地獄行き?はい!お願いしまーす!

 何でも天国にいる。その地では地上の言語が話されておらず、ポリティカルな観点で正しい天上の言語が豊かに響いている。自分にその文法は理解ができないが、ニガーやイエローモンキーにあたる単語が存在しないことだけは理解ができた。そうそう、この地が持続可能なことは言うまでもなく…


 という夢を見た。

 天国というものは概してある程度世俗から離れた人間の約束の地だが、その地の行楽といったら挿入するたびに処女に戻る少女とセックスし放題というイスラムの天国観のように、俗極まる。故に俗世にいながら想像が容易なことが特徴的であろう。
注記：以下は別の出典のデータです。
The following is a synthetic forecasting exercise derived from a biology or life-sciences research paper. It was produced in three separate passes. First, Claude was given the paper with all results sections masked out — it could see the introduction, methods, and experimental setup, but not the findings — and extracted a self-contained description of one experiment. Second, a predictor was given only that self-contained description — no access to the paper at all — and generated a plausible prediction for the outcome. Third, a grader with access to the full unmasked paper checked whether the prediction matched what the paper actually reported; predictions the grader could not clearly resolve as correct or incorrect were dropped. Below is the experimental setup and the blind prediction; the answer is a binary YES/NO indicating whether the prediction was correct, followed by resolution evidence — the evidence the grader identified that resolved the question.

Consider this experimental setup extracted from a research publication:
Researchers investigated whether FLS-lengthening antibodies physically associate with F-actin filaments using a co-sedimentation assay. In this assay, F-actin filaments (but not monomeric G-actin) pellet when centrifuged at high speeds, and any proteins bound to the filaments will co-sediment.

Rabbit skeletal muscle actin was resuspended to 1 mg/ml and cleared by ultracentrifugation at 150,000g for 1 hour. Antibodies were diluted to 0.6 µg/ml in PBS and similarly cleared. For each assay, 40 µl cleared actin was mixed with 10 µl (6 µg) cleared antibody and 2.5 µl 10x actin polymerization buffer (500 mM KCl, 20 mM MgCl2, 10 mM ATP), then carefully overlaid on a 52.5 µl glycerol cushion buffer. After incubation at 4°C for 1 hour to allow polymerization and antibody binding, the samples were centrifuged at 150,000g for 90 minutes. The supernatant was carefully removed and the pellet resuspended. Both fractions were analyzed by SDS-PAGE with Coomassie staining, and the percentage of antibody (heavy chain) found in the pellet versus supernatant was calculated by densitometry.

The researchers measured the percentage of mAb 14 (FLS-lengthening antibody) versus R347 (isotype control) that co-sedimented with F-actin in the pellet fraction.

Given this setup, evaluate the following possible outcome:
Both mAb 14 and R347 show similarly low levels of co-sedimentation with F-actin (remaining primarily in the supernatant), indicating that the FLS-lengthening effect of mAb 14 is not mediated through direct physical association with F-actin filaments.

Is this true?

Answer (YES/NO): NO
 以上を踏まえると、天国という場所は信じられないほどつまらない!それは強度が多少大きくなった日常に過ぎないのだ。確信している天国の様相はこうだ。聖書にも記載されたマナがある。スシローやサイゼリヤを心行くまで食べることができる。現世では一日に規定の量の漫画を無料で読めるだけだが、天国ではいくらでも読めるのだろう。ここまで桃源郷のようだが、裁判はある。審判者としてのキリストの彫刻は見たことがあるかい?その裁判は君たち善人の良心が動かす。仮に裁判の結果に君たちが納得いかなかったら、スマホから署名やらX's(そう、天国にもXは存在するのだ)でお気持ちを伝えよう。そのX'sされた良心によって常に善人のお気持ちに寄り添った完璧な判決が下される。

 最高だね。絶対行きたくねえよ。

 論証を飛ばして議論を一気に飛躍させるが、結局のところ、こういう大多数にウケる(だけの)つまんねえものは、大多数にウケるというだけでナチだ。天国はナチだし、ナチは天国だったんだと思う。ナチは根幹に極端な思想があったわけではない。こちらが少し頭を使って話すと思想が思想が言う中道ども。お前らがナチだ。一生天国から出てくんな。天国であるナチの皆様の良心に従った最高の裁判で人種、障害、年齢、性別といった要素を裁いたんだろ。天国らしいじゃん。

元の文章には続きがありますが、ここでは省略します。